TEXT SEGMENT -

Traversing a BST in iterative inorder

Traverse a binary search tree in iterative inorder.

Note that the iterative methods below contain the meat of the code; the remaining code is included for completeness.

// tree node
struct node 
{
 int elem;
 node *left, *right;
 // Statically create a node, given an element
 static node* create(int elem)
 {
 node *newnode = new node;
 newnode->elem = elem;
 newnode->left = newnode->right = NULL;
 return newnode;
 } 
 // Statically destroy a node
 static void destroy (node *& mynode)
 {
 delete mynode;
 mynode->left = mynode->right = NULL;
 }
};
typedef stack<const node*> nodestack;
typedef vector<const node*> nodevect;
// tree class
class tree
{
 private:
 node *root;
 nodestack mystack;
 public:
 // initialize tree
 tree(int elem) 
 {
 root = node::create(elem);
 }
 /* --------- INSERTION METHODS BEGIN --------- */
 // Insert a new element into a subtree whose root node is given
 bool insert(node *travnode, int elem)
 {
 node *newnode = node::create(elem);
 // Insert to left subtree
 if(elem < travnode->elem)
 {
 if(travnode->left == NULL) 
 {
 travnode->left = newnode;
 return true;
 }
 else return insert(travnode->left,elem); 
 }
 else
 if(elem == travnode->elem)
 {
 delete newnode;
 return false;
 }
 // Insert to right subtree
 else // if(elem > travnode->elem)
 {
 if(travnode->right == NULL) 
 {
 travnode->right = newnode;
 return true;
 }
 else return insert(travnode->right,elem); 
 }
 }
 // Insert directly into the tree; this method is used externally 
 bool insert(int elem)
 {
 return insert(root,elem); 
 } 
 /* --------- INSERTION METHODS END --------- */
 /* ------- RECURSIVE METHODS BEGIN -----------*/
 // Recursive methods below are used for checking the iterative version
 // Recursive inorder traversal of a node ; dump nodes traversed into a vector
 void recursive_inorder(const node *mynode, vector<int> &myvect) const 
 {
 if(mynode != NULL)

EXTRACTED DATA -
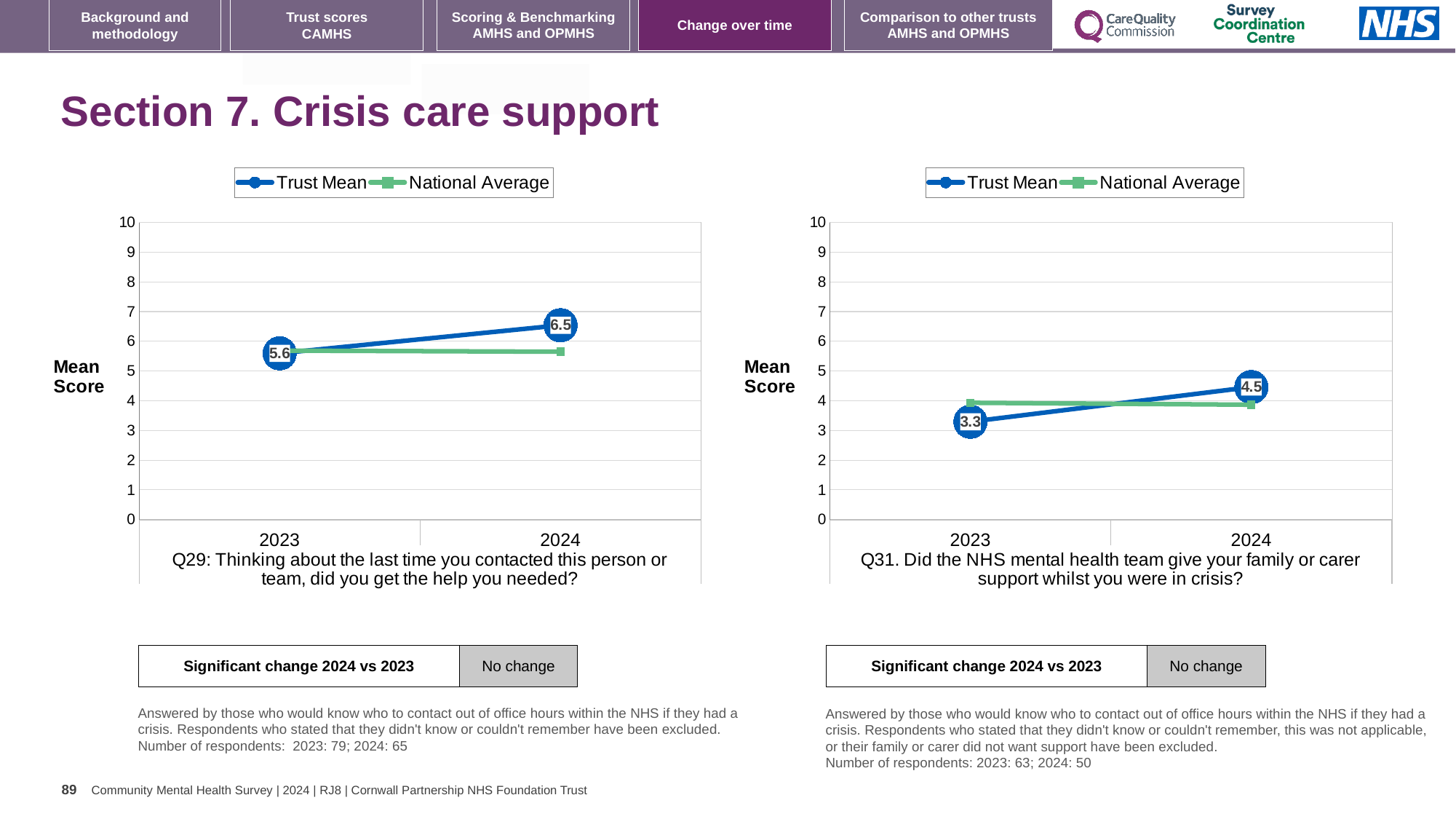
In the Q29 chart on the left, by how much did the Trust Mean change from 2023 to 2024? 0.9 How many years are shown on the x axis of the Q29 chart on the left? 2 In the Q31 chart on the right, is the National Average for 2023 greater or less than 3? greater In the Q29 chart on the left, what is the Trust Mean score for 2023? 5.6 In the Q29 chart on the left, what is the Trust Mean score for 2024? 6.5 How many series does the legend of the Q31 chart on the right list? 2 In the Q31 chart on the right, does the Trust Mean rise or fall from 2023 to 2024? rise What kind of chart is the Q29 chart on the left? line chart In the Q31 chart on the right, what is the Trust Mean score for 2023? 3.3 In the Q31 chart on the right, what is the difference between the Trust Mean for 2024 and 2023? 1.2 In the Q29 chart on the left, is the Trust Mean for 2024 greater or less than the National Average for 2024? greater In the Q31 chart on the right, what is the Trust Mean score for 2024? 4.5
---
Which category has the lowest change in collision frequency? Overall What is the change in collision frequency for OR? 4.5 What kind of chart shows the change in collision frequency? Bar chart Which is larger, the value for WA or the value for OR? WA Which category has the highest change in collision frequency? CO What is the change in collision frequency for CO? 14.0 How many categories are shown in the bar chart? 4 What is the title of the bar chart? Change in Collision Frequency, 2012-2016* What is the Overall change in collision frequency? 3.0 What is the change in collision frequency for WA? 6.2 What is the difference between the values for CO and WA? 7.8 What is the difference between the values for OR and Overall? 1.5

WHAT YOU NEED TO DO -
**a)** In the BST traversal text, rewrite the passage starting with "Traverse a binary" and going on through "included for completeness.", swapping "iterative" for "non-recursive".
**b)** Write the next part of the BST traversal text, picking up right after its final line.

RESPONSES -
**a)**
Traverse a binary search tree in non-recursive inorder.

Note that the non-recursive methods below contain the meat of the code; the remaining code is included for completeness.

**b)**
 {
 recursive_inorder(mynode->left,myvect);
 myvect.push_back(mynode->elem);
 recursive_inorder(mynode->right,myvect);
 }
 }
 // Recursive traversal of the whole tree
 vector<int> recursive_inorder() const
 {
 vector<int> myvect; 
 recursive_inorder(root,myvect);
 return myvect;
 }
 /* -------- RECURSIVE METHODS END -------*/
 /* -------- ITERATIVE METHODS BEGIN ---*/
 // Go to the leftmost node, stacking nodes along the path 
 void findLeftMostAndStack(const node *mynode) 
 {
 const node *travnode = mynode;
 while(travnode != NULL)
 {
 mystack.push(travnode);
 travnode = travnode->left; 
 } 
 } 
 // Return the stack created thus far
 nodestack getStack() const {return mystack;}
 // Get the first element in inorder traversal, stacking all nodes on the way from the root
 const node* findFirstElement() 
 {
 while(!mystack.empty()) 
 mystack.pop();
 findLeftMostAndStack(root);
 const node *firstNode = mystack.top();
 mystack.pop();
 return firstNode;
 }
 // Given any node, use the stack to find the successor
 const node* findSuccessorOf(const node *mynode)
 {
 // We're at the last node in traversal; there is no successor
 if(mystack.empty() && mynode->right == NULL)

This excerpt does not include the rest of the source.